▶ **What is being asked**
The required result is the exact run of lines beginning at the one containing "- Position or location" and ending at the last line of the entries.

[Saved entries]
*** Begin section ***

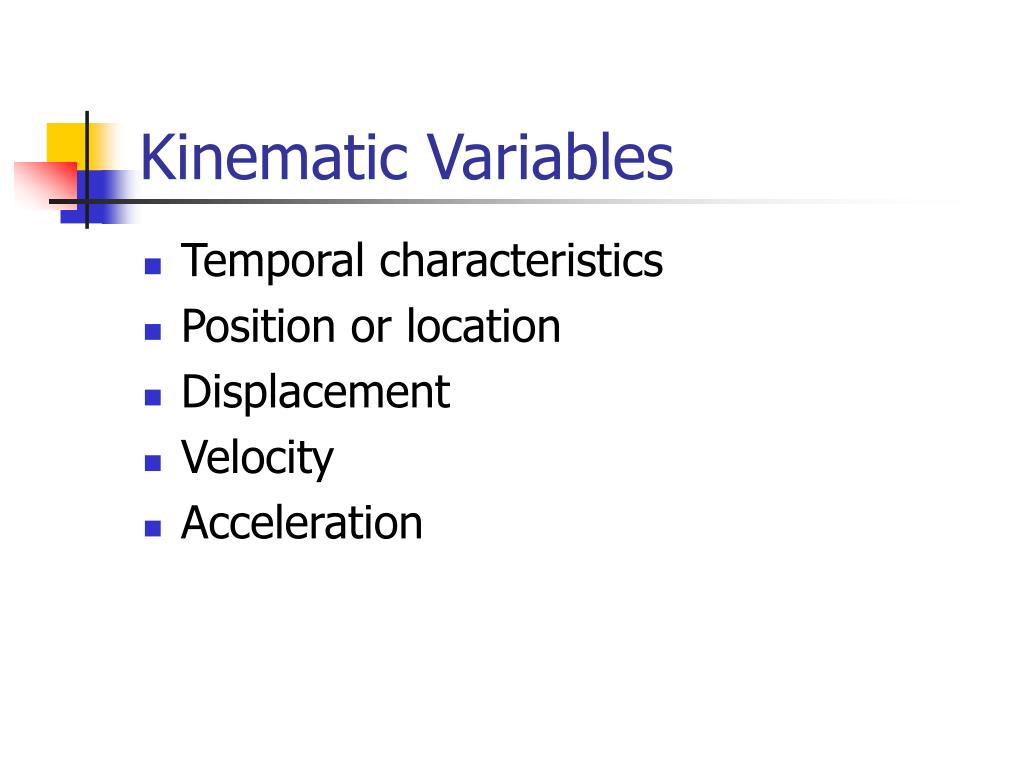 Kinematic Variables

- Temporal characteristics
- Position or location
- Displacement
- Velocity
- Acceleration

*** End section ***

▶ **Solution below**
- Position or location
- Displacement
- Velocity
- Acceleration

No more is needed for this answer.